CleanSpark (Nasdaq CLSK) has emerged as the most shorted company across Bitcoin mining and BTC treasury-related stocks.
Market data shows elevated short open interest that reflects cautious investor sentiment toward mining operations and AI-linked expansion strategies.
Despite recent share price recovery, positioning data suggests continued skepticism toward near-term upside in the stock.
Short interest position and market sentiment
CleanSpark shows short open interest of 34.89% of free float with a 4.71-day to cover ratio, positioning it at the top among mining peers.
While Strategy holds a higher dollar value of shorted shares, CLSK leads in relative short exposure across the sector.
The stock recently traded at $11.42, rising from $8.18 at the end of March. Even with this rebound, the equity remains in the middle of its longer-term trading range and below the highs seen during the 2024 cycle when mining and treasury narratives attracted strong retail inflows.
Market positioning indicates expectations of potential downside pressure, although concentrated shorts also create conditions for a possible squeeze-driven rally if sentiment shifts quickly.
Financial performance and BTC holdings
CleanSpark reported strong operational performance driven by self-mining activities and maintained one of the largest Bitcoin production footprints in the United States.
The company operates with up to 50 EH/s of mining capacity, placing it alongside leading industry players such as MARA Holdings in terms of scale.

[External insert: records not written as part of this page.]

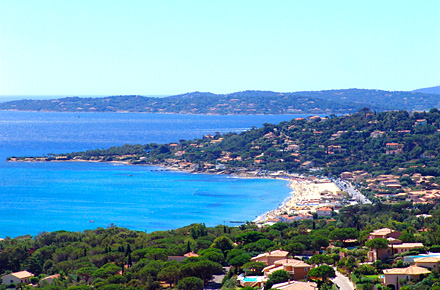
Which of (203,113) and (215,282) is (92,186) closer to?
(215,282)

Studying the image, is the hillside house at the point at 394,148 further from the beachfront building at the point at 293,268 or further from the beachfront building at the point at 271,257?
the beachfront building at the point at 293,268

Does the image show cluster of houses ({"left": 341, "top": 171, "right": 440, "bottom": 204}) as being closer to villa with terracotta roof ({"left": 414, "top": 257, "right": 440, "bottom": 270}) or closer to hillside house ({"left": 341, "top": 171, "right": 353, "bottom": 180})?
hillside house ({"left": 341, "top": 171, "right": 353, "bottom": 180})

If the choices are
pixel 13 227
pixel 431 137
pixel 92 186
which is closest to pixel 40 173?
pixel 92 186

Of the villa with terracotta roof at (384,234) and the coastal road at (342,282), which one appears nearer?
the coastal road at (342,282)

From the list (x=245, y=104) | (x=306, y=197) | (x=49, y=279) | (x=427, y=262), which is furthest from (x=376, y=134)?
(x=245, y=104)

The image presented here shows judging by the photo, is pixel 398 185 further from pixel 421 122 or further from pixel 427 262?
pixel 427 262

For fiscal 2025, the company generated $766.3 million in revenue and $364.5 million in annual income while ending the year with approximately $1 billion in working capital.
It also holds 13,363 BTC accumulated through mining and legacy operations, reinforcing its balance sheet exposure to Bitcoin price movements.
The company remained profitable during the period, although its transition toward AI-related infrastructure remains in early stages and has not yet produced material contracts or recurring data center revenue.
Reasons behind short positioning and outlook
Short positioning is driven by persistent volatility in mining stocks and their dependence on Bitcoin price cycles, which have previously pushed miners into unprofitable periods during market downturns.
Another contributing factor is skepticism around CleanSpark’s late 2025 pivot toward AI infrastructure, as broader data center and GPU demand narratives show signs of cooling after earlier hype phases.
Investors also point to significant share dilution as outstanding shares expanded from 22 million to 280 million since 2020, while buyback programs covering 40 million shares are viewed as insufficient to offset issuance pressure.
The stock competes for investor attention with peers including MARA Holdings, IREN, and other speculative plays such as Allbirds, which has added to trading fragmentation within the sector.
Despite these pressures, some analysts view CleanSpark as a potential beneficiary of any Bitcoin rebound and note that concentrated short interest could trigger sharp rallies if positioning unwinds rapidly.
Overall market dynamics suggest a tension between bearish positioning and underlying mining profitability, which leaves CLSK sensitive to both Bitcoin price movements and shifts in sentiment across the AI infrastructure trade.